Middlesex Registry Act 1708
- Parliament of Great Britain
- Long title: An Act for the Public registring of Deeds Conveyances Wills and other Incumbrances which shall be made of or that may affect any Honors Manors Tenements or Hereditaments within the County of Middlesex after the Twenty-ninth day of September One thousand seven hundred and nine.
- Citation: 7 Ann. c. 20
- Territorial extent: Great Britain

Dates
- Royal assent: 21 April 1709
- Commencement: 29 September 1709
- Repealed: 30 July 1948

Other legislation
- Repealed by: Criminal Statutes Repeal Act 1861; Statute Law Revision Act 1887; Land Registry (Middlesex Deeds) Act 1891; Statute Law Revision Act 1948;
- Relates to: Court of Chancery Act 1842;

Status: Repealed

Text of statute as originally enacted

= Middlesex Registry Act 1708 =

Act of the Parliament of Great Britain

The Middlesex Registry Act 1708 (7 Ann. c. 20) was an act of the Parliament of Great Britain.

== Subsequent developments ==
So much of section 15 as related to any forging or counterfeiting therein mentioned was repealed by section 1 of, and the schedule to, the Criminal Statutes Repeal Act 1861 (24 & 25 Vict. c. 95), which came into force on 1 November 1861.

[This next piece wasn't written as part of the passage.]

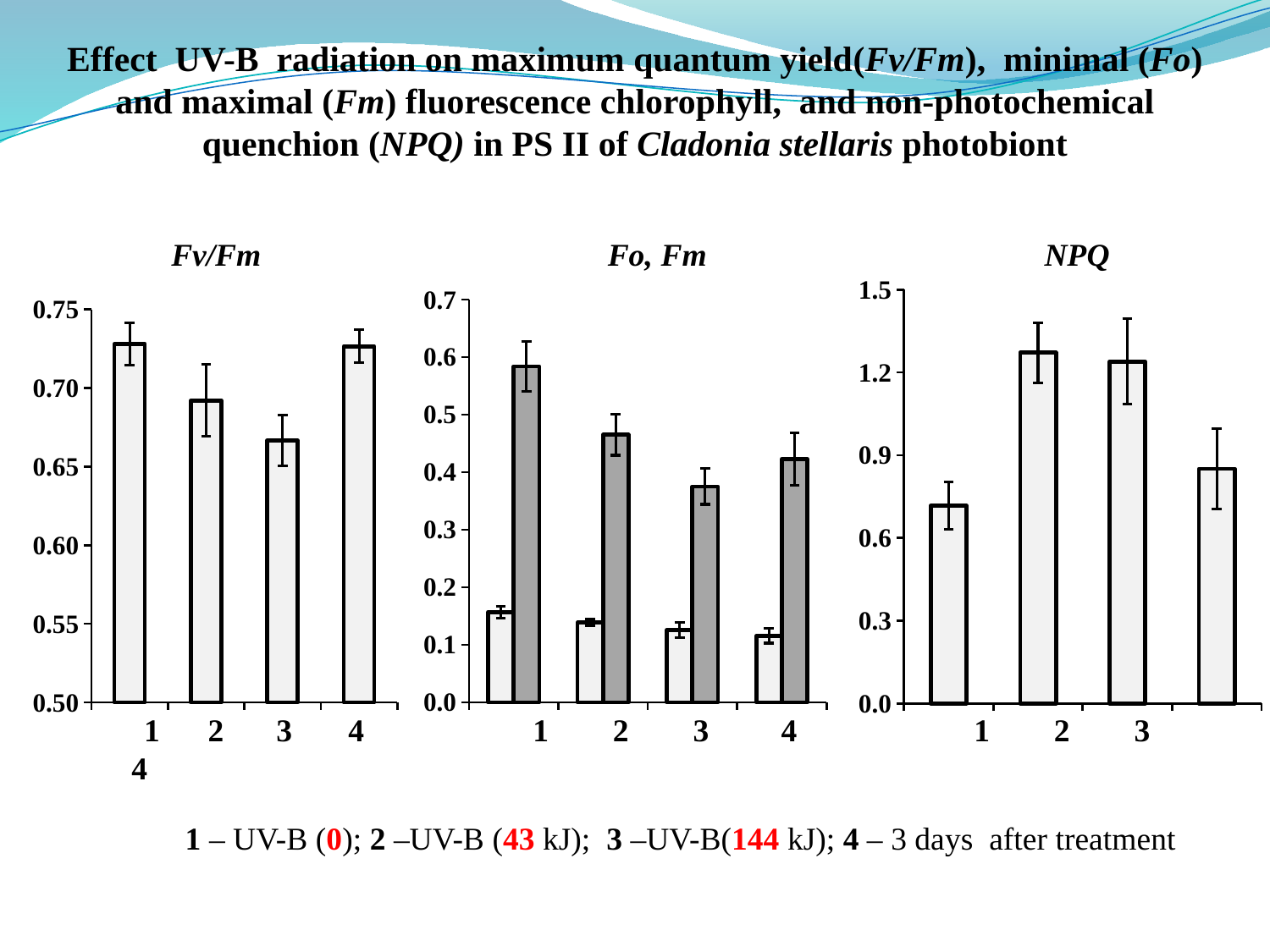
In the Fv/Fm chart, which category has the lowest value? 3 In the Fo, Fm chart, which category has the highest dark grey bar? 1 In the Fv/Fm chart, how many categories are shown on the x axis? 4 In the Fo, Fm chart, is the light grey bar for category 1 greater or less than 0.2? less In the Fv/Fm chart, is the value for category 1 greater or less than 0.70? greater In the Fv/Fm chart, is the value for category 3 greater or less than 0.70? less In the Fo, Fm chart, do the dark grey bars rise or fall from category 1 to category 3? fall What kind of chart is the Fv/Fm chart? bar chart In the NPQ chart, which category has the lowest value? 1 How many charts are shown on the slide? 3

Section 21 of the act was repealed by section 1 of, and the schedule to, the Statute Law Revision Act 1887 (50 & 51 Vict. c. 59), which came into force on 16 September 1887.

Section 2, from "in the manner following" to the end of the section, and sections 16, 19, 20 and 22 of the act, was repealed by section 7 of, and schedule 2 to, the Land Registry (Middlesex Deeds) Act 1891 (54 & 55 Vict. c. 64).

Sections 3 to 7 and 11 to 14 of the act were repealed by section 7 of, and schedule 2 to, the Land Registry (Middlesex Deeds) Act 1891 (54 & 55 Vict. c. 64).

The whole act, so far as unrepealed, , but without prejudice to any registration, was repealed by section 1 of, and the first schedule to, the Statute Law Revision Act 1948 (11 & 12 Geo. 6. c. 62), which came into force on 30 July 1948.